_Exercise brief_
Restate, word for word, every line of the data.

_Data in this exercise_
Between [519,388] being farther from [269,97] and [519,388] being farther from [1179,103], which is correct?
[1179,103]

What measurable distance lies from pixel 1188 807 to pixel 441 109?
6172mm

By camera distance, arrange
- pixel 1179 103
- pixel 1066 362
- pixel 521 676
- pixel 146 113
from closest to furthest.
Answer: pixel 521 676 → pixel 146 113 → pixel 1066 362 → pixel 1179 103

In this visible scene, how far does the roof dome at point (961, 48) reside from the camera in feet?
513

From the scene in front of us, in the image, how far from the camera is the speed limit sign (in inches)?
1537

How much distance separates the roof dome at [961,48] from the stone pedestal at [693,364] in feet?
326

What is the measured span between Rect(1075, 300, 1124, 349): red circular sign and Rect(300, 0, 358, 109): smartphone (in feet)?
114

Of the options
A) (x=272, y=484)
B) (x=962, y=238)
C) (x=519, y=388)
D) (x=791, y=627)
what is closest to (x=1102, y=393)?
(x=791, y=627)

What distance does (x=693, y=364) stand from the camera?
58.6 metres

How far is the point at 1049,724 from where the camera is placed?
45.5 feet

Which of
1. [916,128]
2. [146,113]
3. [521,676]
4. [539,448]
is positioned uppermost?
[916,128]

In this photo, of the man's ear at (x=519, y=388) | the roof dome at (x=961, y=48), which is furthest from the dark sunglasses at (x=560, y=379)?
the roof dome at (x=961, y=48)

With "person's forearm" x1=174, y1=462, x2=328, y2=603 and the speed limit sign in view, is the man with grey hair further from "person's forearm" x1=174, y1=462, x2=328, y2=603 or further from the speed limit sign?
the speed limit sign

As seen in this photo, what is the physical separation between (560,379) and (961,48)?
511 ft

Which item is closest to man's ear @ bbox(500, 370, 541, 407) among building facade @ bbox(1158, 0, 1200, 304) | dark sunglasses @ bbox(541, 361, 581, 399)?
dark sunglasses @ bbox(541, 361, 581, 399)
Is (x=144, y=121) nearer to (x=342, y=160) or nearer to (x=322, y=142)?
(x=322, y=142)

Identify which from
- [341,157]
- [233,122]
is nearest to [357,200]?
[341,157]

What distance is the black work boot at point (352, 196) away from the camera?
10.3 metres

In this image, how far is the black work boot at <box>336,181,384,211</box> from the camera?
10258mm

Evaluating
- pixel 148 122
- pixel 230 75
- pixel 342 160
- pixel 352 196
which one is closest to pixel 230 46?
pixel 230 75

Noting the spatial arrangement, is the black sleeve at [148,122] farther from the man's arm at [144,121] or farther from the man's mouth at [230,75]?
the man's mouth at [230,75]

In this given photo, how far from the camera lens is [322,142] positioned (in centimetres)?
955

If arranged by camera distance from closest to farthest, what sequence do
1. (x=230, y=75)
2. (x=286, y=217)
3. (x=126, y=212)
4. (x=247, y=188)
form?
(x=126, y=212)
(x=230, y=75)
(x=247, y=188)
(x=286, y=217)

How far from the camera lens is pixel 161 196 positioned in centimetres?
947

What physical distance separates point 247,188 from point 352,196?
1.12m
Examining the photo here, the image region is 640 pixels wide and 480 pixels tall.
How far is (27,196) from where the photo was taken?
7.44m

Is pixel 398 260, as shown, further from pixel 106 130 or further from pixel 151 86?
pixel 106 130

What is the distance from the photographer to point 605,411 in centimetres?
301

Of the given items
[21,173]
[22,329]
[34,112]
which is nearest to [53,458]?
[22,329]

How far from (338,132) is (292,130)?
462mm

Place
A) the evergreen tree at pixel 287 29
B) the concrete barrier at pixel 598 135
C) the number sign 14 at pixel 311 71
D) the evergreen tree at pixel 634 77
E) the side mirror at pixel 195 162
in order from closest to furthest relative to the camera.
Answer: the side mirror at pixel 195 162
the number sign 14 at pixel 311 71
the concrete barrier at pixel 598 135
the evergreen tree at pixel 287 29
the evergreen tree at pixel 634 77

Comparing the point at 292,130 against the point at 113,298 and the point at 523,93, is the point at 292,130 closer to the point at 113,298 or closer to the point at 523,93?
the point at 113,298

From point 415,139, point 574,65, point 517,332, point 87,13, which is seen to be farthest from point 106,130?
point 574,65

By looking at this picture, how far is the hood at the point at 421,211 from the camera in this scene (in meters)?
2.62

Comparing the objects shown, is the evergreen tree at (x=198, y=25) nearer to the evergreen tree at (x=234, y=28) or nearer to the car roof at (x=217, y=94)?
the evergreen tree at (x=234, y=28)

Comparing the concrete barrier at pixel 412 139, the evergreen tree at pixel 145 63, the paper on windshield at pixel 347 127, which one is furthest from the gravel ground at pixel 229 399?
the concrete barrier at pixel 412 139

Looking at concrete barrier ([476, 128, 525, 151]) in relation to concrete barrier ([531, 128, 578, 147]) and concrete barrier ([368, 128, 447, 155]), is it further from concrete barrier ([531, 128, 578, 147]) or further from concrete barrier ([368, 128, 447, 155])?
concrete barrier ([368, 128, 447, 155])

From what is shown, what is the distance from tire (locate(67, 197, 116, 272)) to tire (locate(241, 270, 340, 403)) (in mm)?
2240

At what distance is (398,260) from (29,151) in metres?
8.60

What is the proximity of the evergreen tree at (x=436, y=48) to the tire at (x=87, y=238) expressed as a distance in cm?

_Task output_
Between [519,388] being farther from [269,97] and [519,388] being farther from [1179,103], which is correct?
[1179,103]

What measurable distance lies from pixel 1188 807 to pixel 441 109?
6172mm

By camera distance, arrange
- pixel 1179 103
- pixel 1066 362
- pixel 521 676
- pixel 146 113
from closest to furthest.
Answer: pixel 521 676 → pixel 146 113 → pixel 1066 362 → pixel 1179 103

In this visible scene, how far does the roof dome at point (961, 48) reside from the camera in feet?
513

From the scene in front of us, in the image, how far from the camera is the speed limit sign (in inches)?
1537

How much distance separates the roof dome at [961,48] from the stone pedestal at [693,364] in feet?
326

What is the measured span between Rect(1075, 300, 1124, 349): red circular sign and Rect(300, 0, 358, 109): smartphone (in feet)?
114

Of the options
A) (x=272, y=484)
B) (x=962, y=238)
C) (x=519, y=388)
D) (x=791, y=627)
what is closest to (x=1102, y=393)?
(x=791, y=627)

What distance does (x=693, y=364) stand from the camera?
58.6 metres

How far is the point at 1049,724 from where the camera is placed?
45.5 feet

Which of
1. [916,128]
2. [146,113]
3. [521,676]
4. [539,448]
is positioned uppermost?
[916,128]

In this photo, of the man's ear at (x=519, y=388) | the roof dome at (x=961, y=48), which is furthest from the dark sunglasses at (x=560, y=379)?
the roof dome at (x=961, y=48)

With "person's forearm" x1=174, y1=462, x2=328, y2=603 and the speed limit sign in view, is the man with grey hair further from "person's forearm" x1=174, y1=462, x2=328, y2=603 or further from the speed limit sign?
the speed limit sign

As seen in this photo, what is the physical separation between (560,379) and (961,48)?
511 ft

Which item is closest to man's ear @ bbox(500, 370, 541, 407) among building facade @ bbox(1158, 0, 1200, 304) | dark sunglasses @ bbox(541, 361, 581, 399)?
dark sunglasses @ bbox(541, 361, 581, 399)
Is (x=144, y=121) nearer to (x=342, y=160) or nearer to (x=322, y=142)?
(x=322, y=142)

Identify which from
- [341,157]
- [233,122]
is nearest to [357,200]?
[341,157]

What distance is the black work boot at point (352, 196) away from the camera?
10.3 metres

In this image, how far is the black work boot at <box>336,181,384,211</box> from the camera?
10258mm

Evaluating
- pixel 148 122
- pixel 230 75
- pixel 342 160
- pixel 352 196
which one is closest to pixel 230 46?
pixel 230 75

Noting the spatial arrangement, is the black sleeve at [148,122] farther from the man's arm at [144,121] or farther from the man's mouth at [230,75]?
the man's mouth at [230,75]

In this given photo, how far from the camera lens is [322,142] positioned (in centimetres)?
955

If arranged by camera distance from closest to farthest, what sequence do
1. (x=230, y=75)
2. (x=286, y=217)
3. (x=126, y=212)
4. (x=247, y=188)
form?
(x=126, y=212)
(x=230, y=75)
(x=247, y=188)
(x=286, y=217)

How far from the camera lens is pixel 161 196 positioned in centimetres?
947

What physical distance separates point 247,188 from point 352,196?
1.12m
Examining the photo here, the image region is 640 pixels wide and 480 pixels tall.
How far is (27,196) from where the photo was taken?
7.44m

Is pixel 398 260, as shown, further from pixel 106 130 or further from pixel 151 86?
pixel 106 130

What is the distance from the photographer to point 605,411 in centimetres?
301

Of the given items
[21,173]
[22,329]
[34,112]
which is nearest to [53,458]?
[22,329]

How far from (338,132) is (292,130)?
462mm

Place
A) the evergreen tree at pixel 287 29
B) the concrete barrier at pixel 598 135
C) the number sign 14 at pixel 311 71
D) the evergreen tree at pixel 634 77
E) the side mirror at pixel 195 162
in order from closest to furthest relative to the camera.
Answer: the side mirror at pixel 195 162
the number sign 14 at pixel 311 71
the concrete barrier at pixel 598 135
the evergreen tree at pixel 287 29
the evergreen tree at pixel 634 77

Comparing the point at 292,130 against the point at 113,298 and the point at 523,93, is the point at 292,130 closer to the point at 113,298 or closer to the point at 523,93?
the point at 113,298

From point 415,139, point 574,65, point 517,332, point 87,13, which is seen to be farthest from point 106,130?
point 574,65

By looking at this picture, how far is the hood at the point at 421,211 from the camera in this scene (in meters)?
2.62

Comparing the objects shown, is the evergreen tree at (x=198, y=25) nearer to the evergreen tree at (x=234, y=28) or nearer to the car roof at (x=217, y=94)?
the evergreen tree at (x=234, y=28)

Comparing the concrete barrier at pixel 412 139, the evergreen tree at pixel 145 63, the paper on windshield at pixel 347 127, which one is furthest from the gravel ground at pixel 229 399?
the concrete barrier at pixel 412 139

Looking at concrete barrier ([476, 128, 525, 151]) in relation to concrete barrier ([531, 128, 578, 147]) and concrete barrier ([368, 128, 447, 155]), is it further from concrete barrier ([531, 128, 578, 147]) or further from concrete barrier ([368, 128, 447, 155])?
concrete barrier ([368, 128, 447, 155])

From what is shown, what is the distance from tire (locate(67, 197, 116, 272)) to tire (locate(241, 270, 340, 403)) (in mm)?
2240

At what distance is (398,260) from (29,151) in metres?
8.60

What is the proximity of the evergreen tree at (x=436, y=48) to the tire at (x=87, y=238) expressed as a distance in cm?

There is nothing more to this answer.